Chart = Better Position Trading

Position Trading

What is position trading?

It is a trading approach that aims to profit from the medium to long term trends in the financial markets. Moreover, it is a prolonged swing trading that goes beyond the medium term. A typical position trade can remain in place for a quarter or year. Though it is a type of investments, it does not last more than
a core investing. Note that a typical investment may last for four years or more.

Position Trading Masters

Amongst those masters are the hedge
funds, big financial institutions (banks) and private professional traders.
That group is also subdivided into two:

1/ Technical position traders 

who use advanced technical trading tools such as

a/ Fibonacci,
b/ Elliott wave principle market forecast,
c/ the surge in trading volume,
d/ predictive fractal patterns,
e/ and other proprietary trading systems.

2/ Fundamental traders

Really, a position trader is a fundamental traders. He or she does not primarily rely on technical indicators such as MACD, stochastic, RSI, price patterns or the advanced technical trading tools like the technical position traders.

Instead, fundamental traders use the fundamentals such as the balance sheet, financials, economic news, market sentiment, market indicators, geopolitical factors and the central banks' policies to put in place a resilient position trading strategy.

Position Trading Example One

It is about how to position trade as
a technical trader. Indeed a technical position trader often uses three time frames:
1/ the quarterly chart (for the trading set-up)
2/ three-day chart (for the trading signal)
3/ and the three-hour chart for the trade entry.

Note that others technical traders also use the same method with the following time frames:
Quarterly, weekly and four-hour charts or
quarterly, three-day and four-hour charts.

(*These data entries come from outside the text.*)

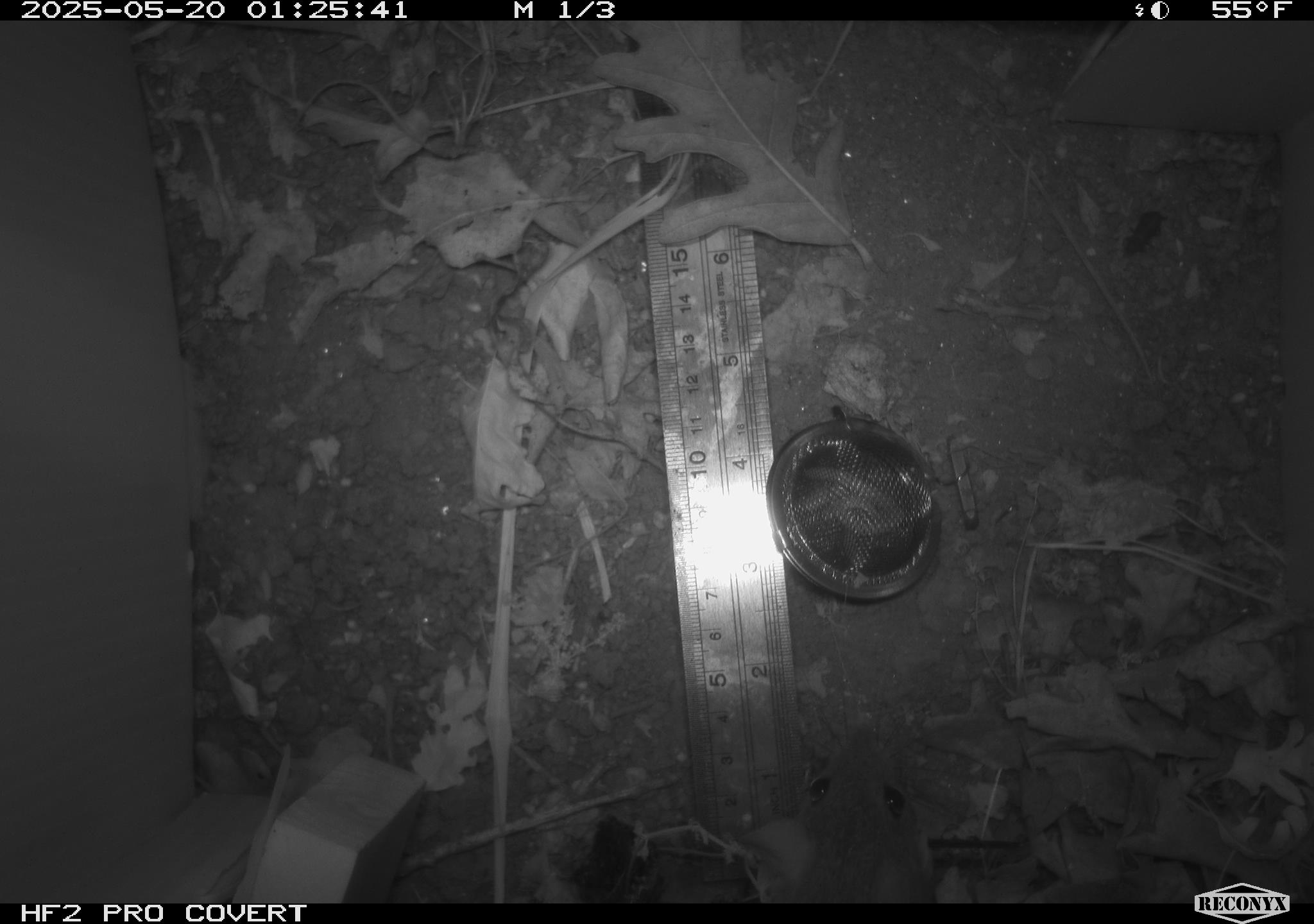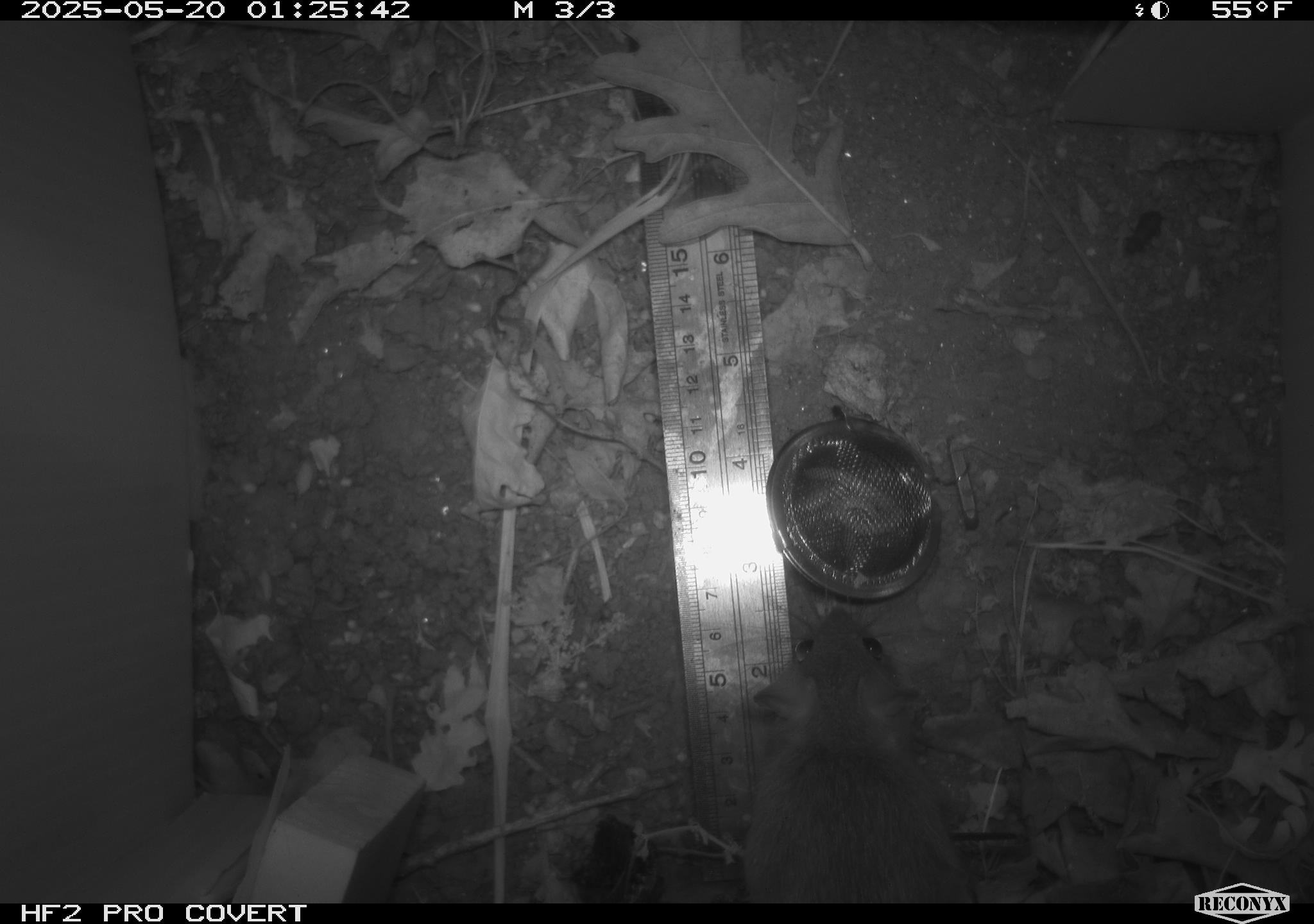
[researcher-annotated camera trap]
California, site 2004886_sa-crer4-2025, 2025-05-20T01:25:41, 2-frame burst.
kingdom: Animalia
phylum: Chordata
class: Mammalia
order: Rodentia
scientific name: Rodentia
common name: rodent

As a professional position trader, one will validate the quarterly technical trading set-up on the yearly chart before waiting for clear cut trading signals on the weekly chart.

Position Trading Example Two

It is about how to position trade using the fundamentals.
After the bearish financial crisis of 2008, the US Federal Reserve began a never seen before devaluation of the US. Dollar
at the start of 2009 (quantitative easing or low interest monetary policy). Consequently, US wealth managers transferred funds into other favourable parts in the world (Brazil, Switzerland, Japan and China). They also bought commodities (such as gold and silver) and US blue chip stocks.

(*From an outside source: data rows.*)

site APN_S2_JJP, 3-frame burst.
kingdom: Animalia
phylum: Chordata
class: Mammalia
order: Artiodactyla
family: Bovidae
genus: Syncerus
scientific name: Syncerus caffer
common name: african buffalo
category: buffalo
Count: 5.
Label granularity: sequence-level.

Moreover,  smart position traders who spotted the bullish money flow in those sector timely took positions
accordingly by

a/ buying commodities,
b/ selling the US Dollar,
c/ and buying US stocks.

Note that those position trades were very profitable as the long term investors also took positions.

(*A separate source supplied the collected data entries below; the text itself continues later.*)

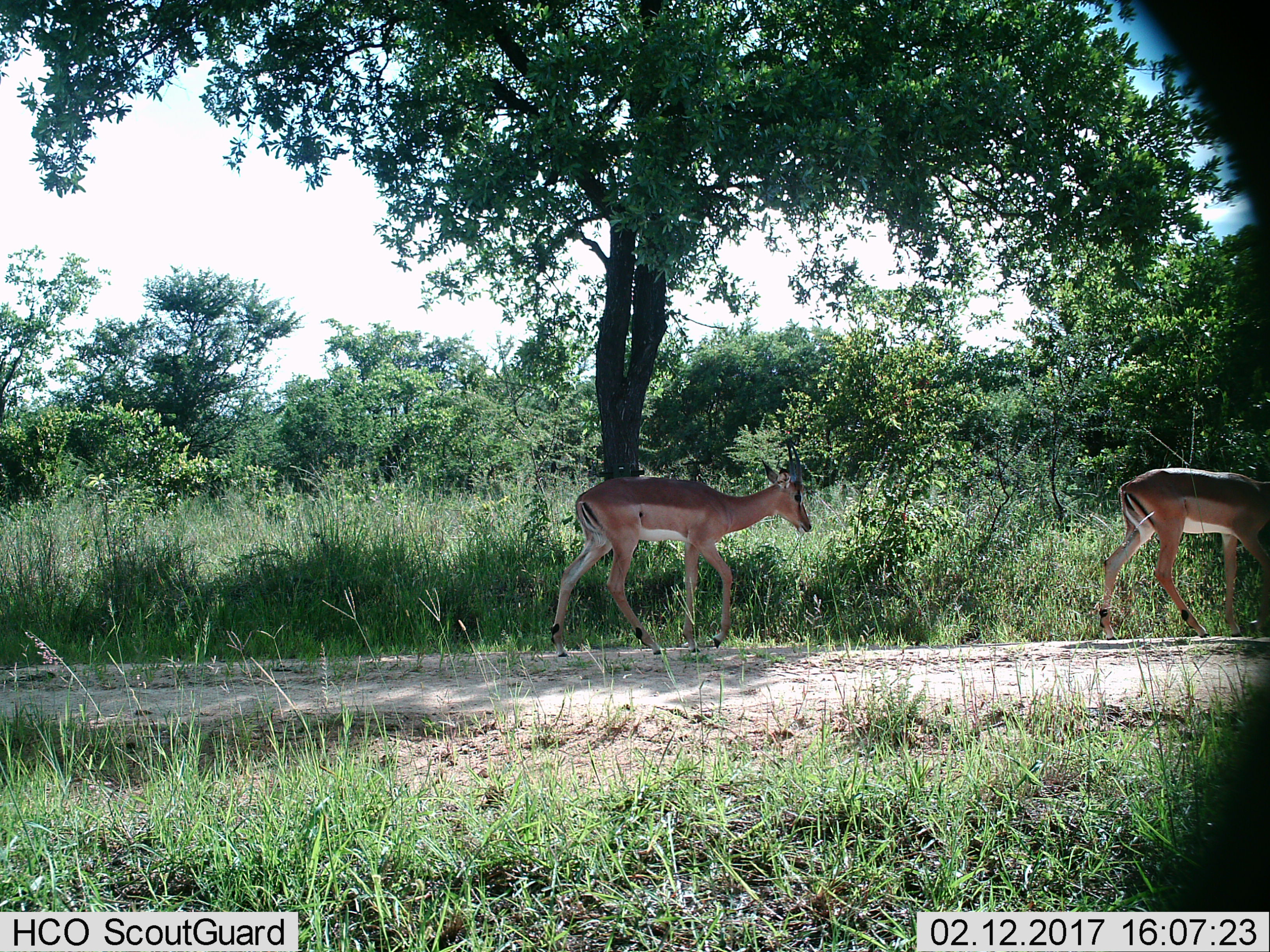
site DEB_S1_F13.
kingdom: Animalia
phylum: Chordata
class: Mammalia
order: Artiodactyla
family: Bovidae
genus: Aepyceros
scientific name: Aepyceros melampus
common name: impala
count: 2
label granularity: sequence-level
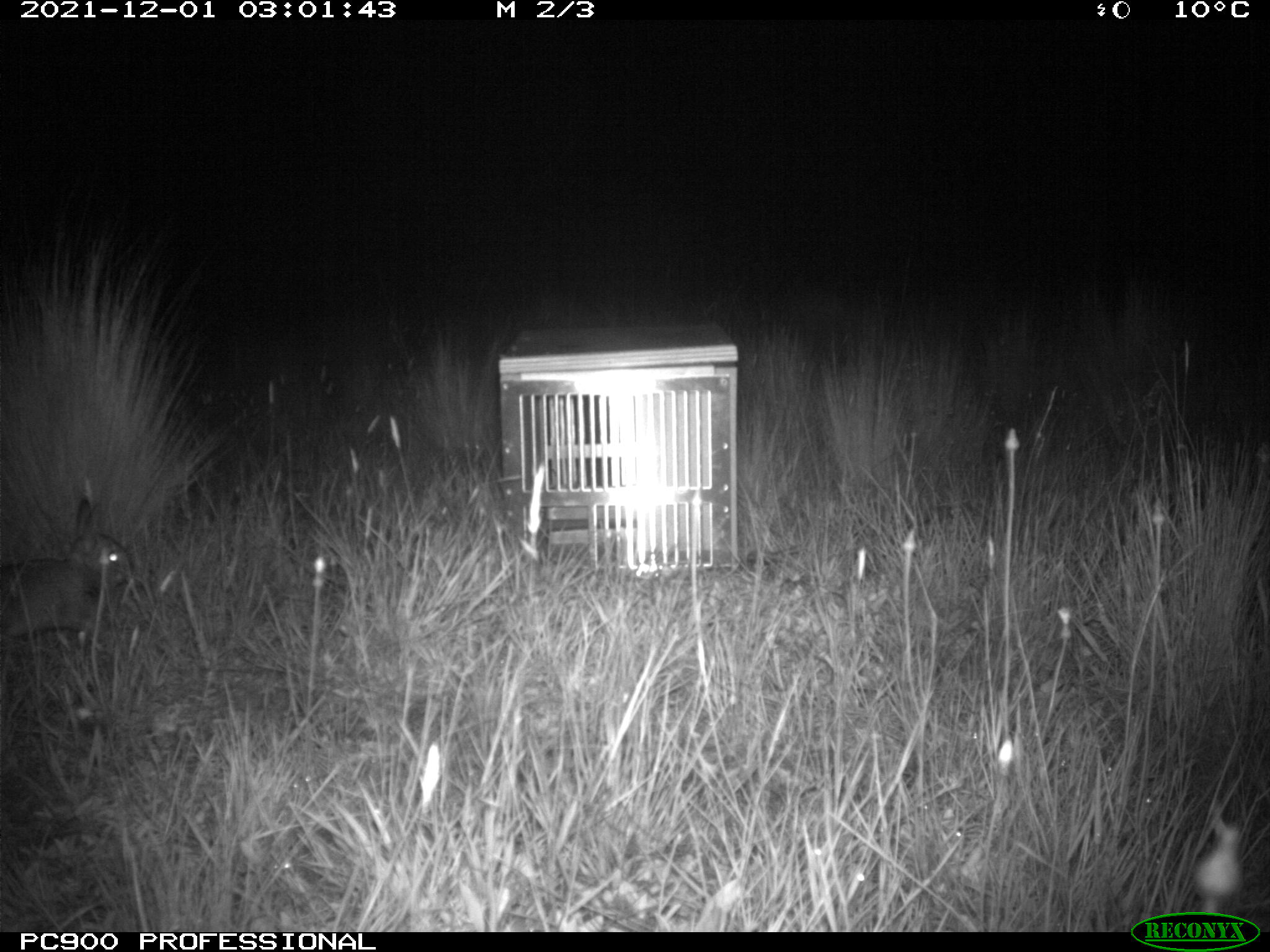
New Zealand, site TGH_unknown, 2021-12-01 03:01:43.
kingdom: Animalia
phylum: Chordata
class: Mammalia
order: Lagomorpha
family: Leporidae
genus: Oryctolagus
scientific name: Oryctolagus cuniculus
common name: european rabbit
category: rabbit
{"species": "rabbit (european rabbit) (Oryctolagus cuniculus)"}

What Does It Take To Become A Position Trader?

One does not become a competent position trader by chance alone or by skipping the ultimate basics of a professional position trading requirements such as:

1/ Thorough understanding of how the financial markets work (outflows and inflows of money in the markets).
2/ Thorough understanding of each group of financial market participants.
3/ Hands on grasp of market cycles.
4/ In possession of large sum of money to survive the drawbacks in this messy financial markets.
5/ Ability to recognize overbought or oversold assets before it is too late.
6/ A disciplined solid money management.
7/ A sharp competence in market timing without which one may be right but lose.
8/ The ability to adopt a robust defensive position trading strategy or hedging.
9/ Be humble to accept losses before they grow big.
10/ Being ready to harvest profit in due course without leaving too much money on the table.
11/ Always using a top-down trading method (for technical position trading).
12/ Be able to combine the technical analysis and fundamentals.

13/ Adopting the mindset of the professional position traders and deploying

the tools that they use in the financial markets.